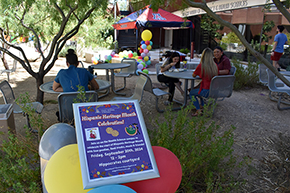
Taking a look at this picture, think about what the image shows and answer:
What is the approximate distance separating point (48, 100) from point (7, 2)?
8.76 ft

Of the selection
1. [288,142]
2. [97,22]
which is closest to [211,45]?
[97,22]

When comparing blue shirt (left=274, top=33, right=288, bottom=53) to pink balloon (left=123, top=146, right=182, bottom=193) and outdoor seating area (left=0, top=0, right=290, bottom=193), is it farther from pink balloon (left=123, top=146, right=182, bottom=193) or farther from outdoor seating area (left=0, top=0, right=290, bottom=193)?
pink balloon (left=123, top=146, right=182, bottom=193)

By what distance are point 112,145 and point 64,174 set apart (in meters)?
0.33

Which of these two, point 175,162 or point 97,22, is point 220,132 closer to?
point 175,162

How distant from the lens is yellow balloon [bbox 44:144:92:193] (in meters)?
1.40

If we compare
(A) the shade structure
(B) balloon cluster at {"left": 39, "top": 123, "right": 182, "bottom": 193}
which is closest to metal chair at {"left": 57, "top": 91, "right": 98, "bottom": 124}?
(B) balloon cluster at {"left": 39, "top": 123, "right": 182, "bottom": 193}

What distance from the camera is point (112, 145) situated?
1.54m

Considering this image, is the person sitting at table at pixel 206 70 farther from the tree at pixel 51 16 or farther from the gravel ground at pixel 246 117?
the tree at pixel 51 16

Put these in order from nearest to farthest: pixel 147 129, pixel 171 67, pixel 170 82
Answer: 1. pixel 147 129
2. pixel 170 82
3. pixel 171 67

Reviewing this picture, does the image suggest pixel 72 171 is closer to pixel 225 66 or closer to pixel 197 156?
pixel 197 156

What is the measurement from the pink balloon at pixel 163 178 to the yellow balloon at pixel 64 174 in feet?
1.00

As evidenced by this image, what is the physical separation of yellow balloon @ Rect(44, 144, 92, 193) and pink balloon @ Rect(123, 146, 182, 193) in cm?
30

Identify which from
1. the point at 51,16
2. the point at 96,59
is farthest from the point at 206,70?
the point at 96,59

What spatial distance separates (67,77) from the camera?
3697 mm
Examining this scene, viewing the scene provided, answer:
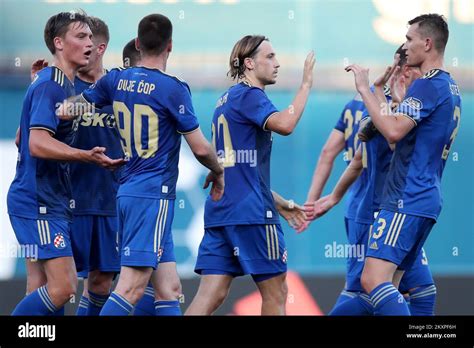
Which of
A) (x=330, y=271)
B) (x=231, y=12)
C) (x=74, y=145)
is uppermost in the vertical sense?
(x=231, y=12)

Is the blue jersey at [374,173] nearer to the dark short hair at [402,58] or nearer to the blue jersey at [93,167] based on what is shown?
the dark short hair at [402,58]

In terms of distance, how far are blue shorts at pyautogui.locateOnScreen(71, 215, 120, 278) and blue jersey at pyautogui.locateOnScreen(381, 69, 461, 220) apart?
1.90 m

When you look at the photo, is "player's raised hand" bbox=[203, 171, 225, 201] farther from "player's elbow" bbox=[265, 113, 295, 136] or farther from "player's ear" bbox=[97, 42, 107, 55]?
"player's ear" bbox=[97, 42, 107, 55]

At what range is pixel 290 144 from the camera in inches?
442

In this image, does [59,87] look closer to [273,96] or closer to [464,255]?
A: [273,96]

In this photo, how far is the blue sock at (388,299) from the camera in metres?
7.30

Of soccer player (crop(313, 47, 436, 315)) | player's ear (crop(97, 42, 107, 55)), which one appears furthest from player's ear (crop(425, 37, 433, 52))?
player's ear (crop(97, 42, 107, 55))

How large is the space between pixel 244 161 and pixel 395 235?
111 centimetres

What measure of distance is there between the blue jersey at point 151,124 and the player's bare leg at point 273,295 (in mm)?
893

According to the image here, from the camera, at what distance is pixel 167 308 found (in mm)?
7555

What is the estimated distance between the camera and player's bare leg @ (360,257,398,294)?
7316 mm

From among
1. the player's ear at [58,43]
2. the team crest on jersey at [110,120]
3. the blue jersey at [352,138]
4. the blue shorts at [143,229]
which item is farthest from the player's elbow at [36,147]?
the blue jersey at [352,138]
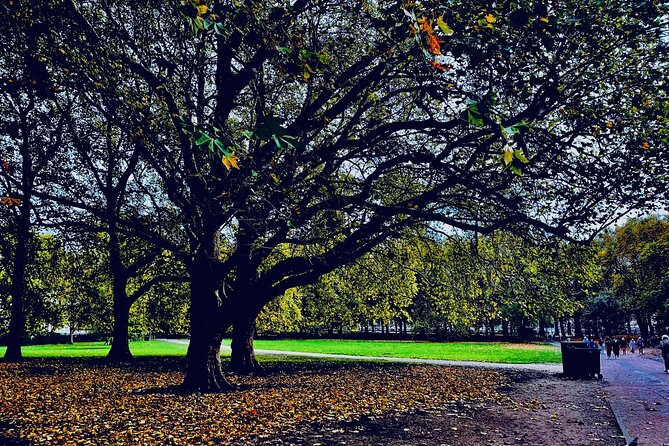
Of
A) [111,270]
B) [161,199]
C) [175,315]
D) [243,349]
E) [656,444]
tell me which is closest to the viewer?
——
=== Opdrachtvereisten ===
Geef de regels van de lijst opnieuw, vanaf de regel met "According to the" tot en met het einde van de lijst, en vervang daarin "camera" door "lens" zonder verder iets te wijzigen. Laat de afbeeldingen weg uit je antwoord.

=== Resultaat ===
According to the image here, from the lens, at what distance is pixel 167 308 found (in mm)?
7555

What is the estimated distance between the lens and player's bare leg @ (360,257,398,294)?
7316 mm

From among
1. the player's ear at [58,43]
2. the team crest on jersey at [110,120]
3. the blue jersey at [352,138]
4. the blue shorts at [143,229]
which item is farthest from the player's elbow at [36,147]?
the blue jersey at [352,138]
Of
A) [111,270]
B) [161,199]
C) [175,315]
D) [243,349]
E) [656,444]
tell me which is closest to the viewer?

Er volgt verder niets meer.